Round about the end of October, the staff at the various cafes and restaurants that line the terrace overlooking the Gate building decide en masse to throw open the shutters that have been closed for the past six months or more to keep out the summer heat.

The result is very pleasant indeed. The atmosphere behind the big glass shutters, even though it’s efficiently air conditioned, can get stale and stuffy in the long hot months, and it’s good to have air circulating around the centre again.

Monday was still a little humid, but yesterday the temperature had dropped a few degrees and there was a pleasant fresh breeze blowing through what I always regard as the main outside thoroughfare of DIFC – the terrace area between the bridge over from Gate Village that ends up in the covered piazza with Costa Coffee on one side, Gramercy on the other and with Bateel and Al Mandaloun just around the corner.

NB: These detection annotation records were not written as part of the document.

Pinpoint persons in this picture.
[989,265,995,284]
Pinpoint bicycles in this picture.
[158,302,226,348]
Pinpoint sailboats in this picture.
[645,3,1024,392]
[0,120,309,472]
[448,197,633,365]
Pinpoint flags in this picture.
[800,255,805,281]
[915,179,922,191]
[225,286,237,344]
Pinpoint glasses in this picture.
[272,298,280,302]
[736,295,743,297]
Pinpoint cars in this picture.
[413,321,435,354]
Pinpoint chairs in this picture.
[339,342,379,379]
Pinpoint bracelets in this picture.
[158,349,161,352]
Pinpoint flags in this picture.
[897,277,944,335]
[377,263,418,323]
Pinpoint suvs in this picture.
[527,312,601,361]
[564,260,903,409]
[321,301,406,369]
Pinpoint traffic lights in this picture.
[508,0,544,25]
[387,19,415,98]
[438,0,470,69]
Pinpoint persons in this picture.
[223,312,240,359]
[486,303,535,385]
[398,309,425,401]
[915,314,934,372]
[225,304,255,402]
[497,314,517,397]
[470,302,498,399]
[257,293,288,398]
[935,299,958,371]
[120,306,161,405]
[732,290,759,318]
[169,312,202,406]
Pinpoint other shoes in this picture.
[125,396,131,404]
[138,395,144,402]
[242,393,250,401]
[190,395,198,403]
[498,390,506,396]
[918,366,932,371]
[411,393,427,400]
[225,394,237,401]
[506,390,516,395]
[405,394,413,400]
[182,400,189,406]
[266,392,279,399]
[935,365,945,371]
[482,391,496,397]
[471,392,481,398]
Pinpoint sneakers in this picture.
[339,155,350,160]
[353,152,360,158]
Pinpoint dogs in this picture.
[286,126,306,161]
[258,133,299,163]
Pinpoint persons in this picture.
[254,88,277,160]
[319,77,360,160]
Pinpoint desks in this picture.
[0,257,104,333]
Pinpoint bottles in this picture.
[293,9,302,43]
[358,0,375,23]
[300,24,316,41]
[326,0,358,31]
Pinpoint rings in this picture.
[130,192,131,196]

It is said that if you sit for one hour at the Café de la Paix, the old brasserie in the Opera district of Paris, you will meet at least three people that you know, and this is how I feel about this part of the DIFC.

I was hovering around there waiting to head off to lunch with a contact in Zuma, and was just finishing a phone call when I spotted somebody I had been looking to talk to for some time.

This is an Emirati financier who is well known in the centre and in the emirate, and I’d been wanting to talk to him about the debt burden Dubai faces in the next couple of years.

There are several big maturities looming, which could add up to tens of billions of dollars in repayments and restructuring. I’d heard some talk about one in particular – I won’t name it because it’s not really at that stage yet.

My financier was happy to grab a coffee and I got a speed-date briefing on the situation.

There are some big debts to be repaid, but there is nothing like the level of anxiety there was in 2009.

The banks are better capitalised and managed, there is a bankruptcy regime in place, and the global financial situation is nowhere near as serious as it was back then.

“But yes, I have heard that one early stage restructuring is not going entirely to plan,” he said, confirming the name that I’d heard. A story for another day, I guess.

After I’d finished my chat, the weather was pleasant enough to have a stroll over to the site of the new Gate Avenue.

This is the biggest DIFC project, and probably the final piece of the property development jigsaw in the free zone. It will link the Gate building in a multimillion-dollar development of retail, leisure and commercial facil­ities virtually all the way down to the beginning of the Emaar Square district.

I’m pleased to be able to report that work is well under way, with some quite busy looking groundwork and preparation, ahead of a deadline for the first phase at the end of next year.

It was announced last week that Habtoor Leighton, an old development partner of DIFC, has got the contract for the work, so I guess that was the reason behind the spurt of activity. Expect to see big progress there in the cooler weather of the next six months.